_PASSAGE SHOWN_.
Think for a moment about a time when you disagreed strongly with a colleague. What was it like? How did you feel? What did you do? I’m thinking particularly about those situations where you can’t ‘agree to disagree’; you have to come up with an agreed course of action. These situations tend to occur most in your family life and at work. You and your partner can’t agree to disagree about where to go on holiday or which house to buy. Similarly, at work there are times when you need to reach a decision with others – which of these candidates should we select? Should we take this potentially lucrative but high risk opportunity? The way you approach these situations says more about you, and your level of emotional maturity, than you may realise.
A solid sense of self
We are all affected by other people. It is part of what it means to be human – ‘no man is an island’ and all that. But how affected we are, is a measure of our emotional development. One branch of psychology calls this ‘differentiation’ – the process of developing a solid sense of yourself. Well-differentiated people recognise their dependence on others, but can stay calm and clear headed enough in the face of conflict or criticism to do what they believe to be the right thing. Poorly differentiated people are much more reactive to the responses of others.
Lack of differentiation is easiest to spot in the compliant person. In the face of conflict and difference, you lose yourself and give in to what others want. It’s easier and less anxiety-provoking to give up your own wishes and needs than to face the disapproval of people who matter to you (or in extreme cases, the disapproval of anyone).
My way or the highway
So does that mean that the people who won’t give up their position and get others to comply with them are more differentiated? Well, not necessarily. If your sense of yourself is reliant on other people agreeing with you and on getting your own way, then you’re just the flipside of the compliant types. If you take dissent or disagreement as ‘disrespect’, then you’re making other people’s opinions mean something about you, when actually they’re just their opinions. ‘You’re either for me or against me’ is not the hallmark of strong leadership. It’s a sign of a fragile ego that needs to be propped up by the agreement (i.e. approval) of others. Incidentally, your way might be right. But if you need to impose it, just how certain are you?

_MATERIAL FOR THIS TASK_.
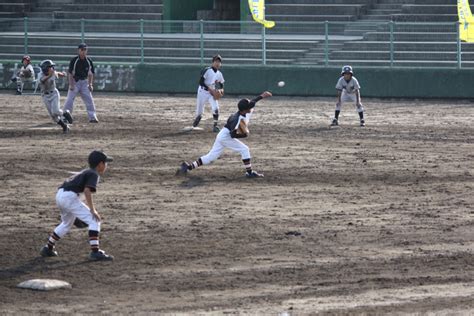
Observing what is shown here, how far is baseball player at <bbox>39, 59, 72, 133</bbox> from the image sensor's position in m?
25.0

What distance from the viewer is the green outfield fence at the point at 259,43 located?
121 ft

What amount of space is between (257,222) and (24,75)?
22546 millimetres

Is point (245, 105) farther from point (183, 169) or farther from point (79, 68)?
point (79, 68)

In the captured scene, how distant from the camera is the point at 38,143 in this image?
23.9m

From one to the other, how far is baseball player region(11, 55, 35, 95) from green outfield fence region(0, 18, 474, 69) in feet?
11.0

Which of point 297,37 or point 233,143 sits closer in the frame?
point 233,143

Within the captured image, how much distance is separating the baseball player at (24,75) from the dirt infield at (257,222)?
9.04m

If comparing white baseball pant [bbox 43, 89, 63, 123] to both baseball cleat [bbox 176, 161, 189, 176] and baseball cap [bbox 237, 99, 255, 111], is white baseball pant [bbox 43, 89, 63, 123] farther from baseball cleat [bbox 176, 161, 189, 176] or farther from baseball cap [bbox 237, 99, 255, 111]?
baseball cap [bbox 237, 99, 255, 111]

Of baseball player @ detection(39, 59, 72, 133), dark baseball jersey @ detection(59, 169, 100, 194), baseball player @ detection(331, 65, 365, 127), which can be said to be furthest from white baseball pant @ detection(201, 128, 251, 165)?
baseball player @ detection(331, 65, 365, 127)

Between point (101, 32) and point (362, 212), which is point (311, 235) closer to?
point (362, 212)

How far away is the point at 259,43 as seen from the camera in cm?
4012

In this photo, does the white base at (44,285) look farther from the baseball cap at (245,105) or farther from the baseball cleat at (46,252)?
the baseball cap at (245,105)

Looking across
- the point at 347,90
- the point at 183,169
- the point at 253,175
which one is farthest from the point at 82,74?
the point at 253,175

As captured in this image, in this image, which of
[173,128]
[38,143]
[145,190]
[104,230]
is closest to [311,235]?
[104,230]
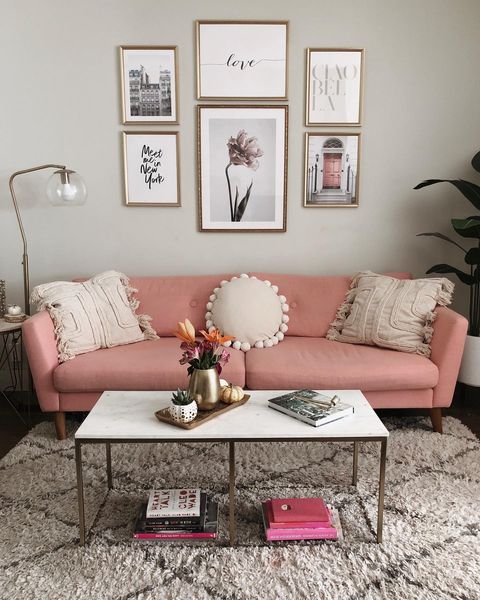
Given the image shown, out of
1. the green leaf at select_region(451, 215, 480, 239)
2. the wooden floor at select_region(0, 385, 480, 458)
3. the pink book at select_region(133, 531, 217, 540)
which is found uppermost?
the green leaf at select_region(451, 215, 480, 239)

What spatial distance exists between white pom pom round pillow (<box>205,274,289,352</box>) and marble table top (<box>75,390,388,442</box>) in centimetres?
92

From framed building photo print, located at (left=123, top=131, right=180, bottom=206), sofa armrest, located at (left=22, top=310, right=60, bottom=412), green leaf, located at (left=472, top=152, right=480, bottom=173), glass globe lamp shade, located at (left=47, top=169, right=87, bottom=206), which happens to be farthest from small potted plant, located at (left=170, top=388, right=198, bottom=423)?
green leaf, located at (left=472, top=152, right=480, bottom=173)

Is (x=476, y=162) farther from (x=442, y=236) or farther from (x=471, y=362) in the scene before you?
(x=471, y=362)

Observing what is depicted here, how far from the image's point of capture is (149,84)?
3320 millimetres

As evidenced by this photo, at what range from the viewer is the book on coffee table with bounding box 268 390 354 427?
1.91m

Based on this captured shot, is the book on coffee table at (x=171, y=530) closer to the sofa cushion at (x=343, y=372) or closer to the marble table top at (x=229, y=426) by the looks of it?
the marble table top at (x=229, y=426)

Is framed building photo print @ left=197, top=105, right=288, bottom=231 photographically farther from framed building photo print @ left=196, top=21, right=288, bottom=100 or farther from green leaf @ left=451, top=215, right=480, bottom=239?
green leaf @ left=451, top=215, right=480, bottom=239

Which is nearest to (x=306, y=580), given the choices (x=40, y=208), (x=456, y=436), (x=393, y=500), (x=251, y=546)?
(x=251, y=546)

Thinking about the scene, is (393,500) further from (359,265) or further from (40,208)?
(40,208)

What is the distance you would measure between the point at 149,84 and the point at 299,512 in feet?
8.48

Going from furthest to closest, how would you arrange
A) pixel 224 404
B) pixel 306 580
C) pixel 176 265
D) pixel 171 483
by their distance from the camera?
pixel 176 265
pixel 171 483
pixel 224 404
pixel 306 580

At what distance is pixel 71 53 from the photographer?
10.8ft

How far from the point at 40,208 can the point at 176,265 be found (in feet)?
2.99

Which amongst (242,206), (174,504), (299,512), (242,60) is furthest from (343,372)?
(242,60)
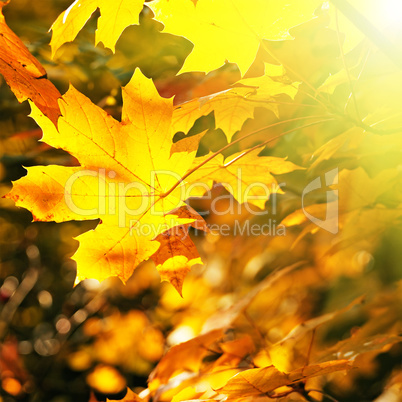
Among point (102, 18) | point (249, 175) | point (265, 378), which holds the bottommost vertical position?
point (265, 378)

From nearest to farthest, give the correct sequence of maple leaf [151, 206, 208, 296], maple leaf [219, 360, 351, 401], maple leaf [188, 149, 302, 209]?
1. maple leaf [219, 360, 351, 401]
2. maple leaf [151, 206, 208, 296]
3. maple leaf [188, 149, 302, 209]

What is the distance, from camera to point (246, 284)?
6.81 feet

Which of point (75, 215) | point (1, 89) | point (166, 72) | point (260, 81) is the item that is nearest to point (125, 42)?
point (166, 72)

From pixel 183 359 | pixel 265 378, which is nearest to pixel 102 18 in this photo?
pixel 265 378

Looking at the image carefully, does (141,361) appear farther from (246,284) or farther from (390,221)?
(390,221)

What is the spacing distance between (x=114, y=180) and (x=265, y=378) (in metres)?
0.37

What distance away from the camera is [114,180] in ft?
2.26

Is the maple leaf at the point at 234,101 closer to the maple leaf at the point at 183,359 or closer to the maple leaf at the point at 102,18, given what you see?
the maple leaf at the point at 102,18

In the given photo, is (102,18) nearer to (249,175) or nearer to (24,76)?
(24,76)

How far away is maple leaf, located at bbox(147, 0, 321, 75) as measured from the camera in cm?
67

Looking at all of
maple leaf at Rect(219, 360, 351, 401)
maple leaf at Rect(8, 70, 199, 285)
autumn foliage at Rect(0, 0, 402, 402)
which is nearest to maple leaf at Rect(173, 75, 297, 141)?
autumn foliage at Rect(0, 0, 402, 402)

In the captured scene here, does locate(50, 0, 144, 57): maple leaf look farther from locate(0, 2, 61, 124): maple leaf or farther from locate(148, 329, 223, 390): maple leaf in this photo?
locate(148, 329, 223, 390): maple leaf

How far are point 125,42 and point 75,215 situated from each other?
0.91m

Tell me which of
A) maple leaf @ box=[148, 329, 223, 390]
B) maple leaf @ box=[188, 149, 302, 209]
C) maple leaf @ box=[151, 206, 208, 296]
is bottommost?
maple leaf @ box=[148, 329, 223, 390]
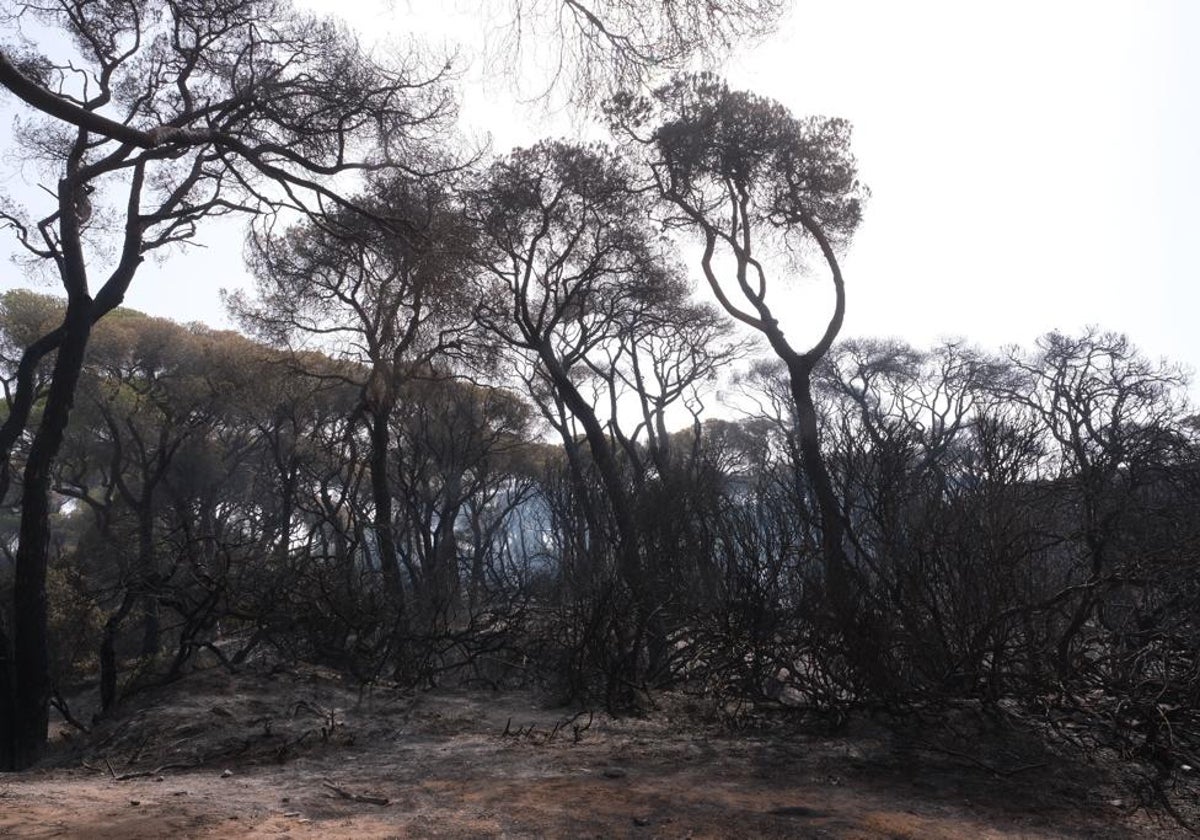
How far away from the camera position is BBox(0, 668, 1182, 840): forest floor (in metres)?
3.85

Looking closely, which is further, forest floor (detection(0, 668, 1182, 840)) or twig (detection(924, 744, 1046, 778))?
twig (detection(924, 744, 1046, 778))

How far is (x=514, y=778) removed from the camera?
15.7 feet

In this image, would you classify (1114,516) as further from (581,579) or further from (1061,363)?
(1061,363)

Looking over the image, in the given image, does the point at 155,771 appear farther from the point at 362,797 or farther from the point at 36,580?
the point at 36,580

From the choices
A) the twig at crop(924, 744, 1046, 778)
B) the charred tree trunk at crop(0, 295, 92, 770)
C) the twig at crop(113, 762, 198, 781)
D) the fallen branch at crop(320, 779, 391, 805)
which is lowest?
the twig at crop(924, 744, 1046, 778)

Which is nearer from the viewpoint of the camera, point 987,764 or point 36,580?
point 987,764

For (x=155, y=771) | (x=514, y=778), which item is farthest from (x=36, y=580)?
(x=514, y=778)

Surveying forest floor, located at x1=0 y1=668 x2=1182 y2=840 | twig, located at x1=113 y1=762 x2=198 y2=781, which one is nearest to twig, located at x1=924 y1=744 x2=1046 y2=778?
forest floor, located at x1=0 y1=668 x2=1182 y2=840

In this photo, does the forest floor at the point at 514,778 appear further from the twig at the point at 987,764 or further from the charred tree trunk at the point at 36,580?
the charred tree trunk at the point at 36,580

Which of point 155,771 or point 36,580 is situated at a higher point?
point 36,580

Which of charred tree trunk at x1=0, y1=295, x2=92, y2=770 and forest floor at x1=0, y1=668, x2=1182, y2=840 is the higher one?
charred tree trunk at x1=0, y1=295, x2=92, y2=770

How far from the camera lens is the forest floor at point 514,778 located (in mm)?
3846

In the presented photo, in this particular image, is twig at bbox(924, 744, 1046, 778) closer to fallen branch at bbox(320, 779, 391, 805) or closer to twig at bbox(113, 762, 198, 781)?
fallen branch at bbox(320, 779, 391, 805)

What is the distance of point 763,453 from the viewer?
27.1 feet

_TASK LIST_.
[1] Can you write out everything in the records from the line containing "Observing what is depicted" down to the line containing "3. maple leaf [188, 149, 302, 209]", both of those lines included, leaving out the pictures?
[2] How would the essay on disagreement and a solid sense of self go on from its final sentence?
The essay and the records were taken from unrelated sources.

_OUTPUTS IN ORDER_.
[1]
Observing what is depicted here, how far from the image's point of capture is (149,84)?
3320 millimetres

As evidenced by this photo, at what range from the viewer is the book on coffee table with bounding box 268 390 354 427?
1.91m

Based on this captured shot, is the book on coffee table at (x=171, y=530) closer to the sofa cushion at (x=343, y=372) or closer to the marble table top at (x=229, y=426) by the looks of it?
the marble table top at (x=229, y=426)

Is framed building photo print @ left=197, top=105, right=288, bottom=231 photographically farther from framed building photo print @ left=196, top=21, right=288, bottom=100 or farther from green leaf @ left=451, top=215, right=480, bottom=239?
green leaf @ left=451, top=215, right=480, bottom=239

Which is nearest to (x=306, y=580), given the choices (x=40, y=208), (x=456, y=436), (x=393, y=500), (x=251, y=546)?
(x=251, y=546)

Thinking about the scene, is (393,500) further from (359,265) or further from (40,208)?
(40,208)

What is the distance you would measure between the point at 149,84 and the point at 299,512 in feet?
8.48

Going from furthest to closest, how would you arrange
A) pixel 224 404
B) pixel 306 580
C) pixel 176 265
D) pixel 171 483
by their distance from the camera?
pixel 176 265
pixel 171 483
pixel 224 404
pixel 306 580

At what distance is pixel 71 53 from the photographer?
10.8ft

How far from the point at 40,208 can the point at 176,265 be found (in feet)?
2.99

Which amongst (242,206), (174,504), (299,512), (242,60) is furthest from (343,372)?
(242,60)
Among point (102, 18) | point (249, 175) | point (265, 378), which holds the bottommost vertical position?
point (265, 378)

From nearest to farthest, give the correct sequence of maple leaf [151, 206, 208, 296], maple leaf [219, 360, 351, 401], maple leaf [188, 149, 302, 209]?
1. maple leaf [219, 360, 351, 401]
2. maple leaf [151, 206, 208, 296]
3. maple leaf [188, 149, 302, 209]

[2]
It’s often harder (even for themselves) to spot that these people are anxious as the first place they go in the face of disagreement is anger – or sulking, which is, of course, just unexpressed anger. But underneath that there is generally anxiety. If you find yourself enraged because someone disagrees with you, it’s worth asking yourself what you’re making it mean about you.
Don’t fence me in
So what about those rugged individualists who plough their own furrow? They’re the most differentiated of the lot, right? Well, probably not. Remember, no man is an island. It’s not that difficult to maintain a solid sense of yourself when you’re on your own. There’s no one to contradict you. But if you lose that sense – or are afraid you will – when you’re with other people, then it’s not real. You may find it less anxiety-provoking to keep yourself separate and call yourself ‘doggedly independent’. It’s safer than letting anyone get too close or become too important but it’s not truly differentiated. The highly-differentiated person can maintain themselves whilst staying in contact with others.
Why should you care about some esoteric psychological concept? Because you’re not an island. Because even if, like me, you’re a one-person business, you still have to work with people. Other people, who won’t always agree with you. Let me give you an illustration. In a coaching session recently, a client was trying to work out ways he could get his team ‘on board’ with his plans. During the coaching, he realised that when his team challenged him, he bristled. He was getting into confrontations with them and accusing them of ‘disrespect’. Fairly new in his role, he took their challenges as a criticism of his competence, mirroring his own insecurities. Getting a grip on what was going on his head enabled him to handle these situations in a much more constructive way. The biggest battle he had was not with his team but with himself.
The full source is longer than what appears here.